» What you will do: Please repeat, without alteration, the line containing "order: Artiodactyla" and every line that follows it to the end of the entries below, and only those lines.

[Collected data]

·····

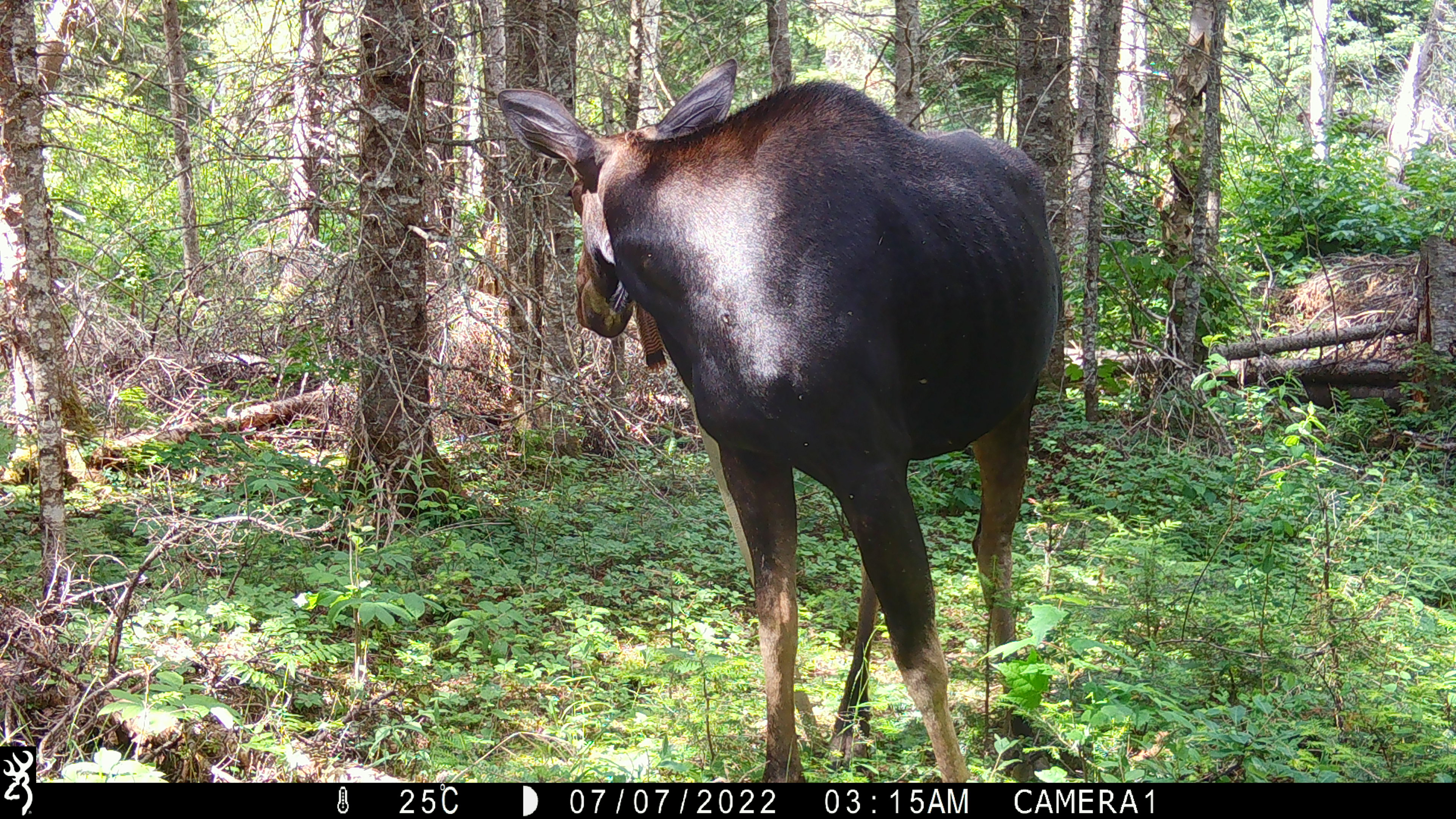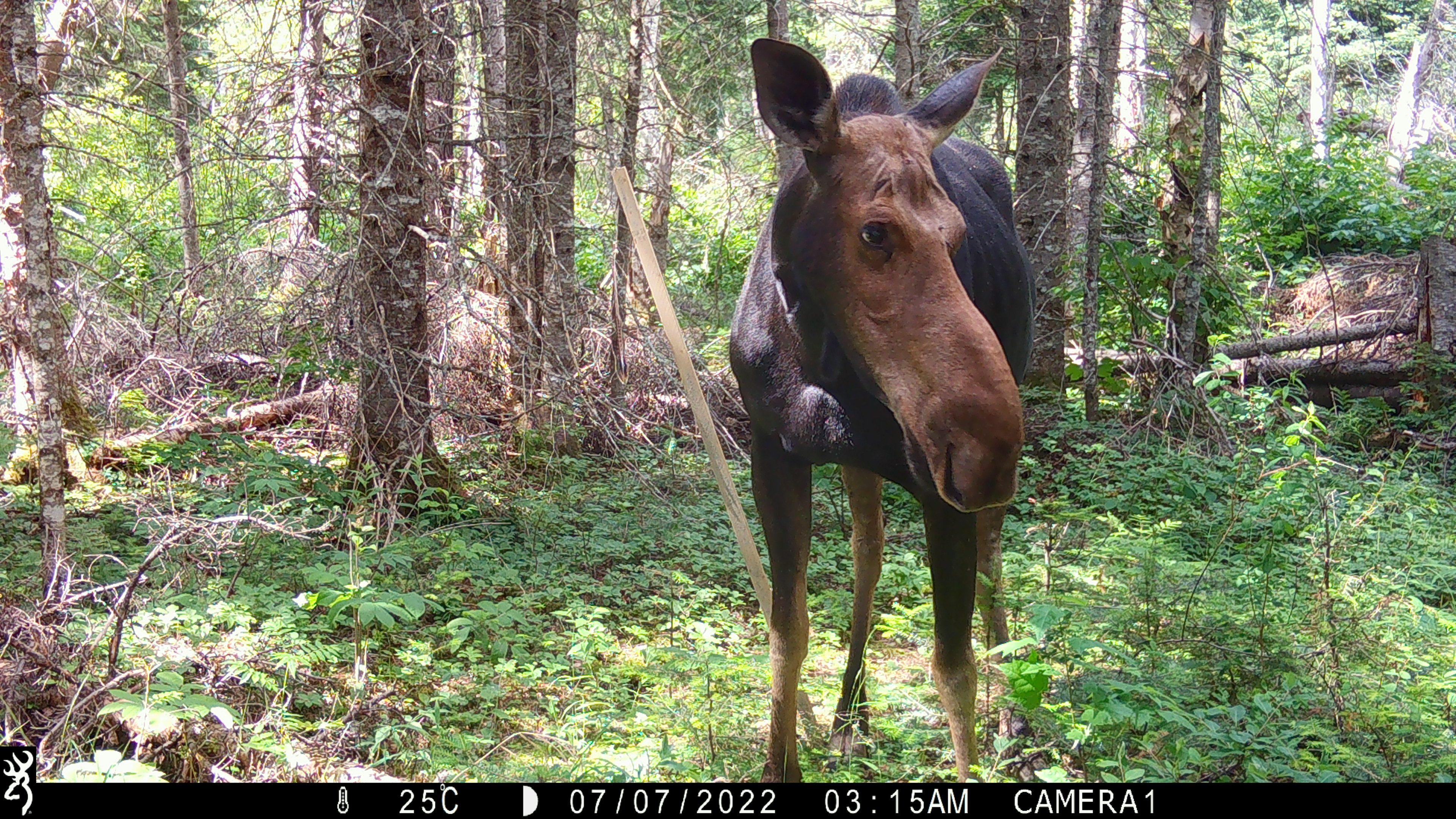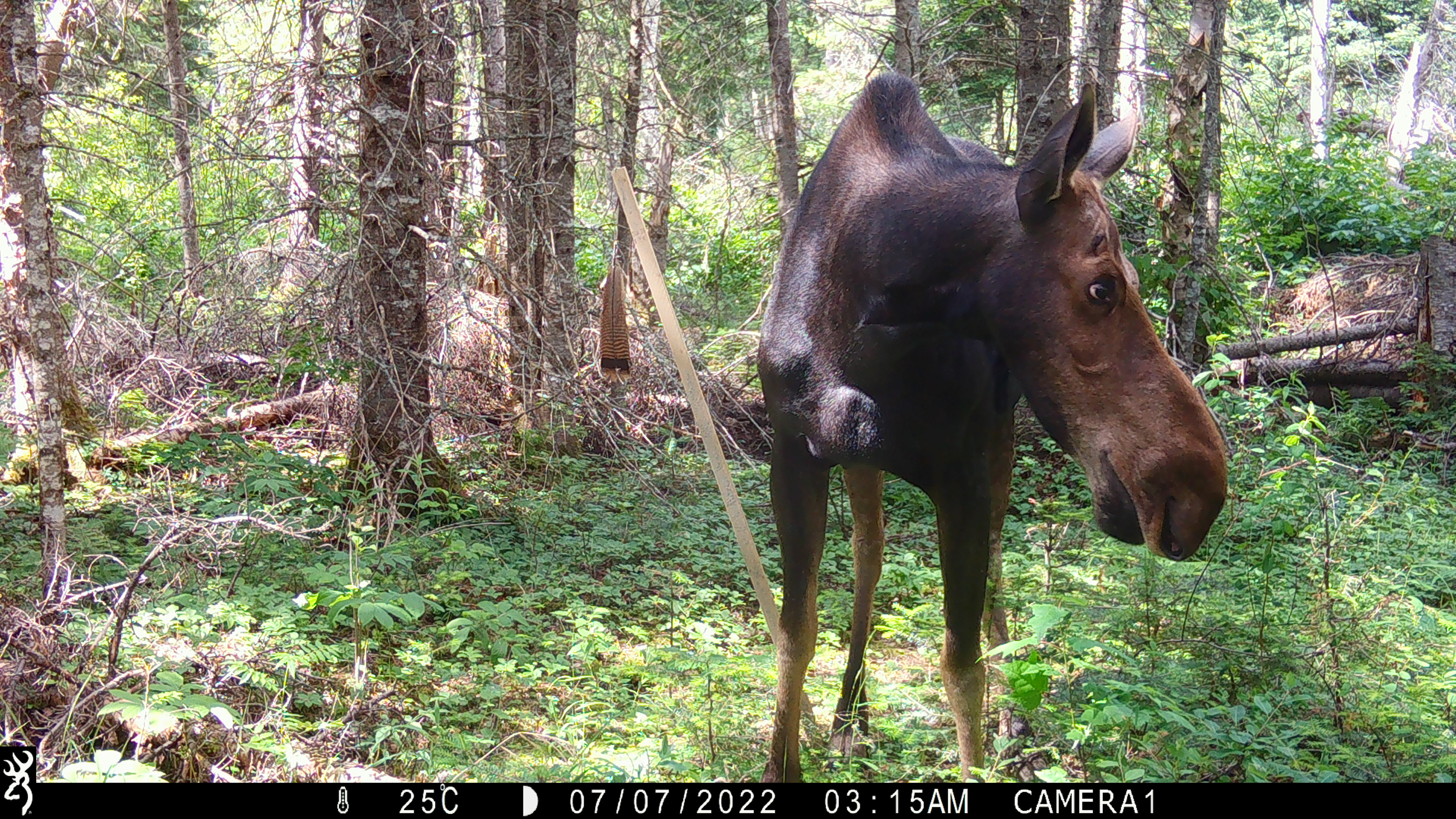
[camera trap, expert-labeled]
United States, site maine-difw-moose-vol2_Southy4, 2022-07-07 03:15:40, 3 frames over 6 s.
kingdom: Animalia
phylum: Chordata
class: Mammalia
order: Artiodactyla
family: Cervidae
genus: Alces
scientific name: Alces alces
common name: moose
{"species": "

·····

» Response:
order: Artiodactyla
family: Cervidae
genus: Alces
scientific name: Alces alces
common name: moose
{"species": "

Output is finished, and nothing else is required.